■ **Task to complete**:
List every line of the items below that contains the word "fingernail". Copy each such line in full, and treat uppercase and lowercase as different.
## begin Records
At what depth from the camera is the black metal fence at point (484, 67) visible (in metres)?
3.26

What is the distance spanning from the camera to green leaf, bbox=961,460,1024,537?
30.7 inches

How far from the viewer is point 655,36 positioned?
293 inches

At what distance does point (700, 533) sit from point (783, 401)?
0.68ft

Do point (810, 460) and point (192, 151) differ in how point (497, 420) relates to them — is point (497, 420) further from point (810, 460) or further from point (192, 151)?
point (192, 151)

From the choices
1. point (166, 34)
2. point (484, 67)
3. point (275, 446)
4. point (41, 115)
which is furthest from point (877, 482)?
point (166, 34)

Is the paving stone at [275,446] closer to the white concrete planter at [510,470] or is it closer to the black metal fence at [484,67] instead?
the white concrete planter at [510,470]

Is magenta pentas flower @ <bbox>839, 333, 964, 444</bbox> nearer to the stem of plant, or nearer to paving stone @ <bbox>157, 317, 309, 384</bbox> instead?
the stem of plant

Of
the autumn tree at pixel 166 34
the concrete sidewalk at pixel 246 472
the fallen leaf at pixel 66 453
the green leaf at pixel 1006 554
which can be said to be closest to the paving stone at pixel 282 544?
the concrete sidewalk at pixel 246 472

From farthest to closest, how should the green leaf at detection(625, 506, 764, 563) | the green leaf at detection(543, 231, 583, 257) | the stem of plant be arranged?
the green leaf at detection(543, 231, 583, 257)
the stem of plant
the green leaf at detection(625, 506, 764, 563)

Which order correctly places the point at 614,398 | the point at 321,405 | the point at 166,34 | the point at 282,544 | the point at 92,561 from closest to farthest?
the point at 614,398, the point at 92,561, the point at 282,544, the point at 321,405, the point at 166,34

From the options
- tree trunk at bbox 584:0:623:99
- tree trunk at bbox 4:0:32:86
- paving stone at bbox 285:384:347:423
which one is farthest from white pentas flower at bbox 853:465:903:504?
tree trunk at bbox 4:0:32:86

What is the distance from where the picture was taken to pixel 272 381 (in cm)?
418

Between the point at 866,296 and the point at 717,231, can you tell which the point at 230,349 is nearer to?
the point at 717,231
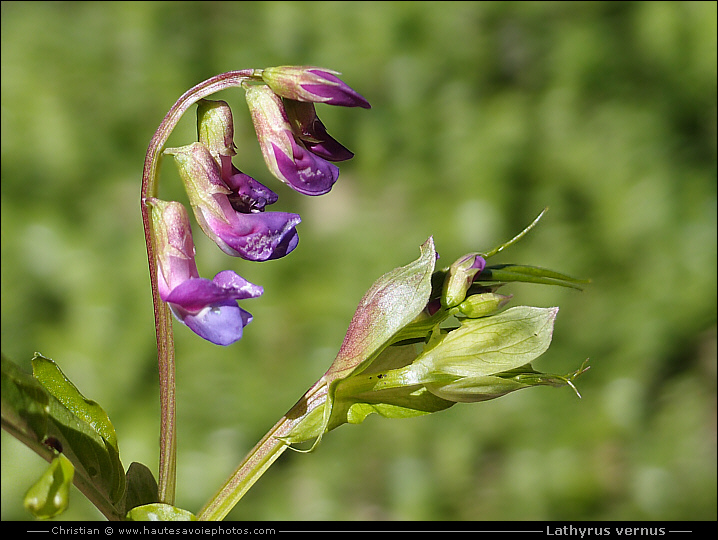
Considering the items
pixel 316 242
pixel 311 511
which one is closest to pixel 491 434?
pixel 311 511

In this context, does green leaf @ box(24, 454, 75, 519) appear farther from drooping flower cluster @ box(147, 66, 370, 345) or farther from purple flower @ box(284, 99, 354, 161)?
purple flower @ box(284, 99, 354, 161)

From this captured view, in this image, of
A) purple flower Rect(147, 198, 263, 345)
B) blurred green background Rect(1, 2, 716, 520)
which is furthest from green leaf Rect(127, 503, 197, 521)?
blurred green background Rect(1, 2, 716, 520)

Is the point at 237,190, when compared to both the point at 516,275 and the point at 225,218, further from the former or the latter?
the point at 516,275

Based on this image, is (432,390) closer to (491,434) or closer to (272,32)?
(491,434)

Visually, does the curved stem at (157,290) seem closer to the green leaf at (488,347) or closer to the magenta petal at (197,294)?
the magenta petal at (197,294)

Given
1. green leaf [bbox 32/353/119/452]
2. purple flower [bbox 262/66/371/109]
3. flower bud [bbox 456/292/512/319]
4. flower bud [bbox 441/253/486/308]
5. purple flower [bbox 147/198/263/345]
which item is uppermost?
purple flower [bbox 262/66/371/109]
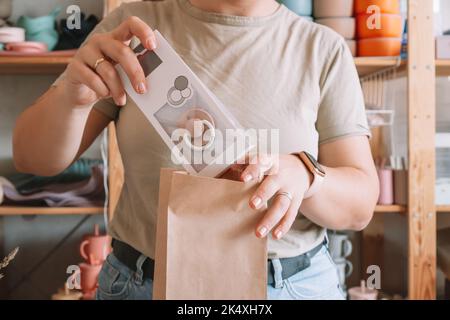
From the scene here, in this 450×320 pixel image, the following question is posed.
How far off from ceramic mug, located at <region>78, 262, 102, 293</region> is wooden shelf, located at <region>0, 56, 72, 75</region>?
20.6 inches

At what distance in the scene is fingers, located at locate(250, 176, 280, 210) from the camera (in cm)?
45

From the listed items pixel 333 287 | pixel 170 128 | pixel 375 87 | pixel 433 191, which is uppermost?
pixel 170 128

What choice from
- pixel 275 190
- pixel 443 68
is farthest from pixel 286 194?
pixel 443 68

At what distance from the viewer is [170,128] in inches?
19.0

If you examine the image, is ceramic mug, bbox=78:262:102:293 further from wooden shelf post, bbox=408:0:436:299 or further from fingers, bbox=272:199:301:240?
fingers, bbox=272:199:301:240

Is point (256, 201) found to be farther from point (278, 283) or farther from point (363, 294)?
point (363, 294)

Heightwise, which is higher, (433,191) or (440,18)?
(440,18)

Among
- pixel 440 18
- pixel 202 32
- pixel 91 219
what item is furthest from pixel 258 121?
pixel 91 219

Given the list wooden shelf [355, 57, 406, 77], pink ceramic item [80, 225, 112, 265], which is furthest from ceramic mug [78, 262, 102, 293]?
wooden shelf [355, 57, 406, 77]

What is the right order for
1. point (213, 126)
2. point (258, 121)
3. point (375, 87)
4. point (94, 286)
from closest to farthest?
point (213, 126) → point (258, 121) → point (94, 286) → point (375, 87)

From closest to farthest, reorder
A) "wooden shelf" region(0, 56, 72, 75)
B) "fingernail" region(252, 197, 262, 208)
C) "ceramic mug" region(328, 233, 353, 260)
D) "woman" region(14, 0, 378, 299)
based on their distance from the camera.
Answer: "fingernail" region(252, 197, 262, 208)
"woman" region(14, 0, 378, 299)
"wooden shelf" region(0, 56, 72, 75)
"ceramic mug" region(328, 233, 353, 260)

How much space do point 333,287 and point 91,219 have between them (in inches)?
44.8

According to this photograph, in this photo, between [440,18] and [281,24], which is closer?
[281,24]

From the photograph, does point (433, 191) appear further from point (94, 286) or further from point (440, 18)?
point (94, 286)
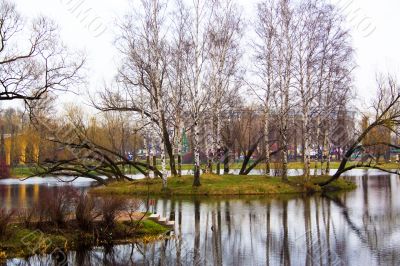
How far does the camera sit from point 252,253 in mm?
13359

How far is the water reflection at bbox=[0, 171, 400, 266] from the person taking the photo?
12.7m

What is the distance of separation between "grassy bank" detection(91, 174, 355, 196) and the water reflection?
4617 millimetres

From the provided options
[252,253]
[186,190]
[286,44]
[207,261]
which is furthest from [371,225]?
[286,44]

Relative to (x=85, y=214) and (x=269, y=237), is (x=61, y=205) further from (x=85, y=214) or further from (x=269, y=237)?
(x=269, y=237)

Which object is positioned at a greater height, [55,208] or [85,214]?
[55,208]

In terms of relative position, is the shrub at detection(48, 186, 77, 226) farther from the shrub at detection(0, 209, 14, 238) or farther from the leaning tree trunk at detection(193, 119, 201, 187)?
the leaning tree trunk at detection(193, 119, 201, 187)

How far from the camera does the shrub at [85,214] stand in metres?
15.2

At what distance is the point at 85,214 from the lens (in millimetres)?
15164

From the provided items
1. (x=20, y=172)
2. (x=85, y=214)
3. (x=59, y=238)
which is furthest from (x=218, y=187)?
(x=20, y=172)

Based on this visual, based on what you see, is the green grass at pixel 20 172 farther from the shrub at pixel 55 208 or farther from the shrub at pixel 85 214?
the shrub at pixel 85 214

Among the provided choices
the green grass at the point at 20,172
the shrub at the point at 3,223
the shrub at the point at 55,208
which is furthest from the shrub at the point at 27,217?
the green grass at the point at 20,172

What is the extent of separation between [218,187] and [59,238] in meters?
16.7

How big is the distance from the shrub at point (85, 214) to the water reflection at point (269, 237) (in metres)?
1.01

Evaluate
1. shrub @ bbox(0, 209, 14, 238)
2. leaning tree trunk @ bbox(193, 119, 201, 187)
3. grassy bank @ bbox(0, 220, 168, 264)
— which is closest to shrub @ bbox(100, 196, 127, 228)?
grassy bank @ bbox(0, 220, 168, 264)
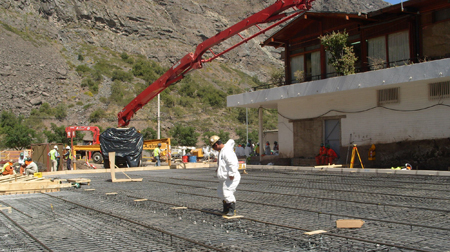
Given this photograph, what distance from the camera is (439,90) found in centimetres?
1677

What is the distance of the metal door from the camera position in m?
20.9

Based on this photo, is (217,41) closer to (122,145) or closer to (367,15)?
(367,15)

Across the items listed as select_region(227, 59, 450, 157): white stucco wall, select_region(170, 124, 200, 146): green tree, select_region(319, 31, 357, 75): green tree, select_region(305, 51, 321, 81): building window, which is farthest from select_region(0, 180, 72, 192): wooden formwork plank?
select_region(170, 124, 200, 146): green tree

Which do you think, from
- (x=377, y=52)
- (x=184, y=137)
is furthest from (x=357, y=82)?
(x=184, y=137)

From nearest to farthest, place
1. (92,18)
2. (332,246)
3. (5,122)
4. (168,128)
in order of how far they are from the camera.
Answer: (332,246) < (5,122) < (168,128) < (92,18)

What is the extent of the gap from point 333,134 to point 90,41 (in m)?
70.7

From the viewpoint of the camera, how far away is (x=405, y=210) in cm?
788

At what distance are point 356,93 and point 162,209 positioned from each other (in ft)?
45.9

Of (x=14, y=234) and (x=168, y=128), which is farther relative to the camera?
(x=168, y=128)

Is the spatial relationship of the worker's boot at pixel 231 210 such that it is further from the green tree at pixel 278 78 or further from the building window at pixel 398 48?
the green tree at pixel 278 78

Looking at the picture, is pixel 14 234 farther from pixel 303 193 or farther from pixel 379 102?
pixel 379 102

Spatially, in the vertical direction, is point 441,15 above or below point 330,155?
above

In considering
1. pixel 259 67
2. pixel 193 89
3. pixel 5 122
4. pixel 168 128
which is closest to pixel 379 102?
pixel 168 128

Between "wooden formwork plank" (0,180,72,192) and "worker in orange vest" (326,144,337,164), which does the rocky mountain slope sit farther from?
"wooden formwork plank" (0,180,72,192)
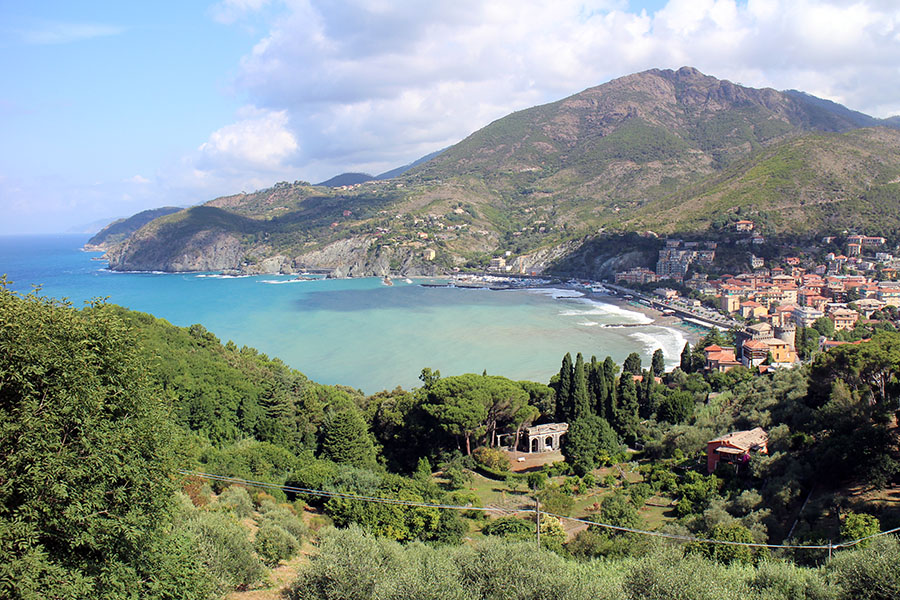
## end Records
■ **The output**:
B) "fingernail" region(252, 197, 262, 208)
Answer: "fingernail" region(252, 197, 262, 208)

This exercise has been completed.